Y en esa intimidad monumental, en ese imposible cruce entre lo íntimo y lo épico, se concibe un cine de aliento único. Cruce de caminos bucea en el pasado con la intención de entender el presente e intenta darse de bruces, continuamente, con esa profunda transformación que sólo pueden generar los inabarcables espacios temporales que proponen sus historias.
Cianfrance se enfrenta aquí con tres relatos diferentes que convergen en uno solo. Primero posa la mirada sobre un motorista que deambula por el país y que, al enterarse de la existencia de su hijo, decide que su único destino posible pasa por enriquecerse a través del robo y recuperar así a su familia. En un momento dado del relato, la cámara se aleja de allí y decide centrarse, de manera aparentemente azarosa, en un policía que persigue al motorista. Y cuando el paso del tiempo torna absurdas ambas historias, el relato aún continúa con los hijos de ambos, ya adolescentes. La película encuentra por fin lo que quería contar, dos horas más tarde.
La idea del guión es sublime, sólo que la representación de esos tres cuentos morales dista mucho de encontrarse al mismo nivel. La historia del policía, que destapa un caso de corrupción en el seno del cuerpo, no sólo tiene mucho que ver con lo que ya han hecho antes los directores de la generación de Cianfrance, sino que la representación de aquel escenario tiene más que ver con el drama televisivo que con esa épica buscada. Soluciones del todo fáciles y estereotipos propios del peor cine negro para un guión que, sin embargo, en su estructura busca la excelencia absoluta.
Lo mismo podría decirse de esa tercera parte en la que los jóvenes toman el relevo, quizás la más importante sobre el papel pero filmada con igual desidia y resuelta con discutible inspiración. El asombro viene más por el golpe de efecto que persigue el guión –y que vertebra todo el proyecto- que de la propia manera de afrontar ese fragmento de la trama.
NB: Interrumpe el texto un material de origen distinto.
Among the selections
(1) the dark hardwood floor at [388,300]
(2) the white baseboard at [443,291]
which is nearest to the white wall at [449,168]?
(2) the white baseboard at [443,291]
Esa sensación de inoperancia narrativa viene fortalecida por la comparación con la contundente apariencia del primer tramo de la película, la protagonizada por un motorista sin esperanzas interpretado por un eléctrico Ryan Gosling. Instantes con auténtica identidad propia. La simple historia de un hombre sin futuro que encuentra en su hijo la oportunidad de salvarse a sí mismo puede ser mucho más emocionante que todo el dispositivo montado posteriormente, cuando aquel personaje ya ha desaparecido de la película. Pero así es el cine de Derek Cianfrance, repleto de excesos, de aristas y de argumentos imposibles para encontrar la importancia de conocer quiénes somos. El autor sigue concibiendo grandes ideas en su escritura que no sabe abarcar como realizador. Quizá este impulso creativo, que luego se autodestruye a sí mismo, sea también la única forma de encontrar, por el camino, los pequeños destellos que dan forma al mejor cine contemporáneo.